● Text block:
begin

Acting at 50
Company 50—the acting class of ’26—entered Purchase this fall, a moment that calls for reflection on the history of this distinctive program.
It’s admittedly abridged, however. To chronicle properly its players and place in the saga of Purchase and the industry at large would fill 10 of these magazines. But here goes…
With its remarkable storied beginnings, the Acting BFA program remains snugly perched among the country’s most notable programs.
Perennially the underdog among its peers, it produces a steady stream of successful graduates found on stages, screens, within the industry, and far beyond its borders.
While it’s universally accepted that there’s no such thing as a typical Purchase actor, the program releases unique characters into the world with critical things in common—they’re resilient, risk-takers, and ready for whatever life presents. And the ethos, the work ethic, and the dedication to craft have been a throughline for its 50 years.
The Backstory
The establishment of the Conservatory of Theatre Arts seems almost fantastical, looking back.
Charged with establishing the college from scratch, founding president Abbott Kaplan invited a colleague, the distinguished theatre artist and advocate for arts education Norris Houghton, to assume the role of the first dean of the Conservatory of Theatre Arts and Film. Houghton agreed and served as dean until 1975.
Kaplan’s mission to create an innovative and experimental curriculum would rely on the master/apprentice model of instruction, where faculty would be pulled from the ranks of working professional artists.
Houghton enlisted as cofounders Joseph Anthony and George Morrison. Anthony, a renowned playwright, actor, and director, would become the repertory director and a professor; Morrison, a respected director and acting instructor known for mentoring “actor’s actors,” would teach in the program for 18 years.
That approach continued through subsequent deans, including director, actor, and writer Joseph Stockdale (1975–1979), playwright Howard Stein (1979–1983), and underground theatre director Larry Kornfeld (1983–1987). Israel Hicks came to Purchase as a visiting professor in 1984, became chair of the acting program a year later, and replaced Kornfeld as dean in 1988, a tenure that would last until 2001.
An active director himself, Hicks understood that working was good for teaching. “I think you help students more if you take jobs in your field,” Mr. Hicks said. “If you don’t do that, then you’re just talking theory,” he told The New York Times when he became dean.
Houghton, Anthony, and Morrison began the practice of numbering each class as a distinct repertory company. Hicks dropped the nomenclature, but Jack Tamburri, current director of the Conservatory of Theatre Arts, brought the tradition back.

end

● Directives:
**1)** From the history of the Purchase acting program, list each person who served as dean, along with any years of service it gives.
**2)** Carry the history of the Purchase acting program forward from its final sentence.

● Dataset rows:

begin

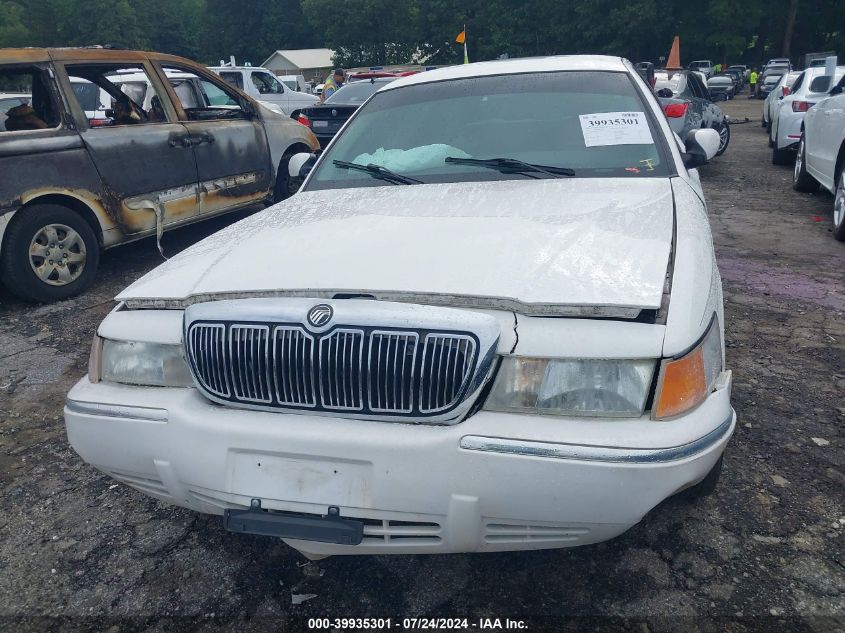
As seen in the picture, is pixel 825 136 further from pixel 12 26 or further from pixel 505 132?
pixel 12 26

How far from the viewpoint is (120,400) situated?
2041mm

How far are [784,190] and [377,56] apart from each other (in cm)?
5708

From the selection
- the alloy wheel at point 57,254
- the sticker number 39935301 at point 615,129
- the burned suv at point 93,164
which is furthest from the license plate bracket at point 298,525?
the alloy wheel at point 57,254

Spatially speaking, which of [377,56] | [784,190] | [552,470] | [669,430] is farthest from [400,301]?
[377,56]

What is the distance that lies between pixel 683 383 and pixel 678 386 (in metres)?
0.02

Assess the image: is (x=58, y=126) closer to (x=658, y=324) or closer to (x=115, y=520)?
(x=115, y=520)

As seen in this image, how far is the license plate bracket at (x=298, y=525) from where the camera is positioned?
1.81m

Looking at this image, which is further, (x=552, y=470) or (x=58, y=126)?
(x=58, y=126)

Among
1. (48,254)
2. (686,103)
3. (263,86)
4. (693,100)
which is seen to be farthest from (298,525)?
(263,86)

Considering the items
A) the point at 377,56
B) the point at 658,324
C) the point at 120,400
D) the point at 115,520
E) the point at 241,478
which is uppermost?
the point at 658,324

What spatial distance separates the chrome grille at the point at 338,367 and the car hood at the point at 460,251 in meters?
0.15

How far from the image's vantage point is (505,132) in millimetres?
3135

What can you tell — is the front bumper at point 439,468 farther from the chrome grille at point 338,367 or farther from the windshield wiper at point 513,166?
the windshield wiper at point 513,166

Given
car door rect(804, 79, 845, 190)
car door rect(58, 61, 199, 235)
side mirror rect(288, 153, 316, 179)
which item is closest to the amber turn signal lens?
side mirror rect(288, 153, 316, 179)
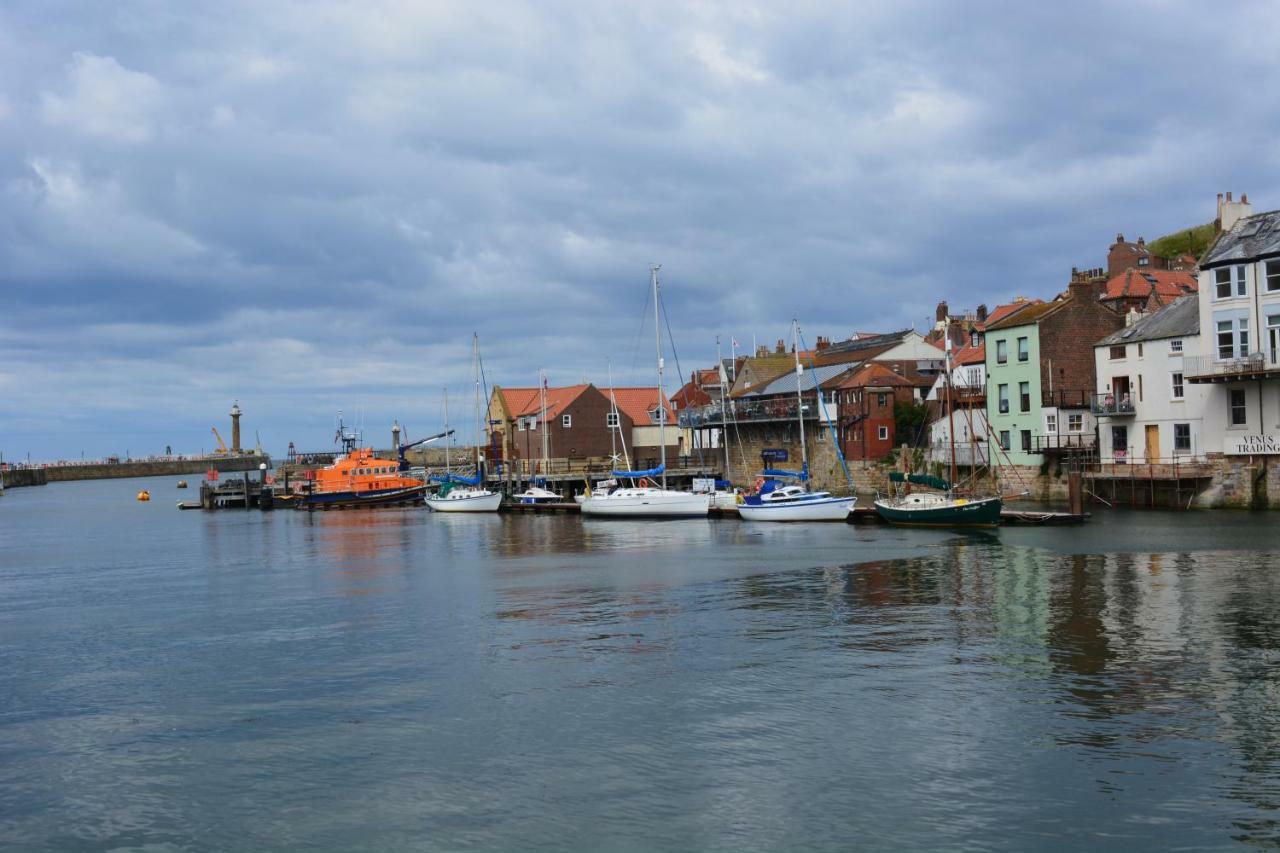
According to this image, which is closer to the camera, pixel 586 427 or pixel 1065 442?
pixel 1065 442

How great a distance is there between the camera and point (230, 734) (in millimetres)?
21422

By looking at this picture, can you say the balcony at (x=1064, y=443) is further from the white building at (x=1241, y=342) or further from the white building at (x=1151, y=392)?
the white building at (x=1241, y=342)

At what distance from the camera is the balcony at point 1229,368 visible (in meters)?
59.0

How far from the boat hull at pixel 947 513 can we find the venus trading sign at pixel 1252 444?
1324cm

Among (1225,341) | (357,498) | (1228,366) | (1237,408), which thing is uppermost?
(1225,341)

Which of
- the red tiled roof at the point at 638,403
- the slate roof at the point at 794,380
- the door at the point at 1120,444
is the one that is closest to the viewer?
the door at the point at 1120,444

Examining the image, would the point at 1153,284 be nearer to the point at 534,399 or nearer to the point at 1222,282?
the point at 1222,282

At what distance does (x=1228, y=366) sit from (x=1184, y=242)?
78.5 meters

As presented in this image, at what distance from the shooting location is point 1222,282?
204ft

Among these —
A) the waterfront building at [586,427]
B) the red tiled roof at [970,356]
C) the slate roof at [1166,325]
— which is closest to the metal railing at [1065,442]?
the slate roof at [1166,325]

end

● Answers in order:
**1)**
Norris Houghton (until 1975)
Joseph Stockdale (1975–1979)
Howard Stein (1979–1983)
Larry Kornfeld (1983–1987)
Israel Hicks (1988–2001)

**2)**
State School Vibe
The lofty plans of the 60s gave way to the financial realities of the 70s.
Yet Purchase persevered despite the challenges. The atmosphere lent itself to developing and attracting scrappy students across the college, especially in the arts, where they often had to make do with what they had. An impressive cohort of actors attended during those formative years, including Jodi Long’76, Edie Falco ’86, Stanley Tucci ’82, Parker Posey ’91, Ving Rhames, Steven Weber ’83, Wesley Snipes ’84,and Bob Clohessy ’81. And the very first classes used a garage as a performance space until the theatres were built.
Company 1 member Jay O. Sanders ’76, who’s reportedly the very first actor admitted to Purchase, looks back fondly at those years. His philosophy is firmly rooted in the belief that good theatre is meaningful communication, not the trappings surrounding it.
“You’re not coming to impress someone. You’re coming to join with them. And it’s the coming together that changes people’s hearts, changes their lives,” Sanders explains. Those lessons were internalized as Company 1 created meaningful theatre experiences within the unvarnished spaces of the garage, their makeshift home.
While dodging mud and construction fencing, Purchase students developed resiliency to adversity. “Some of the most creative works are done in garrets and lofts—they are far from ideal circumstances, but they try the spirit and test the imagination,” Houghton told The New York Times in 1975.
That sensibility prevails. “There was definitely a state school vibe in those studios. You did what you could with what you had,” says Oona Roche ’17.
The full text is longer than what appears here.